1.《ネタバレ》 予告編見て『セブン』かなと思ったんですが、本編見たらそんなには『セブン』じゃなくて、でももっとちゃんと『セブン』だったらまだマシだったのに、と思いました。
小栗旬の刑事があり得ないくらいのブチギレっぷりで冷静さの欠片もなくて力み過ぎで独断専行しまくって案の定危機に陥って、一方カエル男は万能過ぎちゃって、どんだけ都合よく動けるんだって状態で(常に誰にも見られずに殺して、死体や生きた人間を一人で運び出せちゃう)、つまり間抜けな警察と超人的な犯人のドタバタっていう邦画の毎度のパターンを踏む映画。犯人の居所が判って以降の後半はどんどん失速していって、映画の流れが停滞しまくってダラケるダラケる。

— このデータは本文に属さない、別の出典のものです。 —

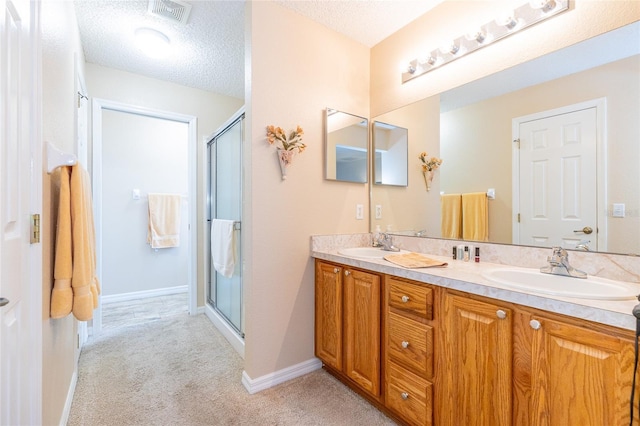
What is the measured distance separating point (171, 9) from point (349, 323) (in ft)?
8.17

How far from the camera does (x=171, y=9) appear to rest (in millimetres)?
2016

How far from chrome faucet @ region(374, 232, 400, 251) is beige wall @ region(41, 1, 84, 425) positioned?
6.31ft

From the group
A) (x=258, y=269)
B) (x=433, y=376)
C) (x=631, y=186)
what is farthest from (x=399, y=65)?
(x=433, y=376)

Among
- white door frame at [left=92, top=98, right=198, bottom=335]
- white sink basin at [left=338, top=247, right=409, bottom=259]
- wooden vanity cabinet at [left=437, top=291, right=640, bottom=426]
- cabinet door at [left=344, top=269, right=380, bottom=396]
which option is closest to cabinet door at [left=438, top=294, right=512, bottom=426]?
wooden vanity cabinet at [left=437, top=291, right=640, bottom=426]

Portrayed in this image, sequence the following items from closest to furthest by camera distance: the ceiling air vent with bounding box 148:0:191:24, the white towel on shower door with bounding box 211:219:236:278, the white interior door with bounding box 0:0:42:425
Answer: the white interior door with bounding box 0:0:42:425 → the ceiling air vent with bounding box 148:0:191:24 → the white towel on shower door with bounding box 211:219:236:278

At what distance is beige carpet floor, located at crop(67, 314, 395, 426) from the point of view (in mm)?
1594

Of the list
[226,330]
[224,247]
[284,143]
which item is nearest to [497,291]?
[284,143]

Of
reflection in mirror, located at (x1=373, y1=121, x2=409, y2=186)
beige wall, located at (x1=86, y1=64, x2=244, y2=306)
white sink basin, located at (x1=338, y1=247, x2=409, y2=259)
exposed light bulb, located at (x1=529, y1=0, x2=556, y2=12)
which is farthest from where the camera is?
beige wall, located at (x1=86, y1=64, x2=244, y2=306)

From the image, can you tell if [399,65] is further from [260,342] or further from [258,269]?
[260,342]

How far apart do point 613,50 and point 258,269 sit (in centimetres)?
213

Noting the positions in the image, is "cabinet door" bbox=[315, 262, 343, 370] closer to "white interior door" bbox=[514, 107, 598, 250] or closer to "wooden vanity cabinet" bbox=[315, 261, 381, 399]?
"wooden vanity cabinet" bbox=[315, 261, 381, 399]

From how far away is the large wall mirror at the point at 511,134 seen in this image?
123 cm

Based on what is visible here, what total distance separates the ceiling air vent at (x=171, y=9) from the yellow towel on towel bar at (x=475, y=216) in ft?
7.60

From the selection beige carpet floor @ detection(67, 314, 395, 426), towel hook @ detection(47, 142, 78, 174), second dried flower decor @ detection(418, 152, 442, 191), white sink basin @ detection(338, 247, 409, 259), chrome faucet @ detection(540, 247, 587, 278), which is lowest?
beige carpet floor @ detection(67, 314, 395, 426)
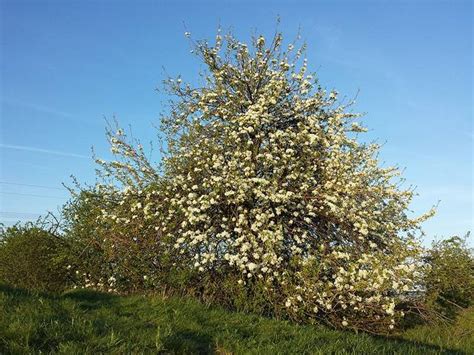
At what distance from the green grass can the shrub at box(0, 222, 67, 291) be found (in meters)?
9.14

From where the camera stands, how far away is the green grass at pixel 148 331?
20.9ft

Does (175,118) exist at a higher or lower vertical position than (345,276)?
higher

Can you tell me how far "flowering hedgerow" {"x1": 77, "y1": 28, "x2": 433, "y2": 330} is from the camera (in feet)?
44.0

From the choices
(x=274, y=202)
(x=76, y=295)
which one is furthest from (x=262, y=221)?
(x=76, y=295)

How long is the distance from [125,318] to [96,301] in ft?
7.14

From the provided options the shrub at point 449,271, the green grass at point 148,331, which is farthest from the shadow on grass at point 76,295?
the shrub at point 449,271

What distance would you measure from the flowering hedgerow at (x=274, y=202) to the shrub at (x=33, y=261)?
3090 millimetres

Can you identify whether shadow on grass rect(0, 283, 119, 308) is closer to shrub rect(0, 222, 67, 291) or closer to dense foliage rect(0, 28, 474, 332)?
dense foliage rect(0, 28, 474, 332)

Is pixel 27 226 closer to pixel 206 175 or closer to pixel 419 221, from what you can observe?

でも、最もひっかかったのは裁判員制度に対して批判的な立場を取った物語だという事。無実の人間に死刑判決が下された裁判、その裁判員の命が狙われてゆくという物語は、制度そのものに対する直接的な批判ではなく、裁判員になる可能性を持った一般人に対する脅迫という形になっています。現実ではあり得ない杜撰な裁判を通して「裁判員になると命を狙われたりマスコミから人殺し扱いされて追われたりしますよ」と脅しています。スタッフにしろキャストにしろ、ちゃんとそこに責任を負えるんでしょうか? 表現は自由でもそこには必ず責任は伴うわけで。
これ、頭の悪い娯楽映画のフリして観客を脅迫してくる悪質な映画なんじゃないかと思いました。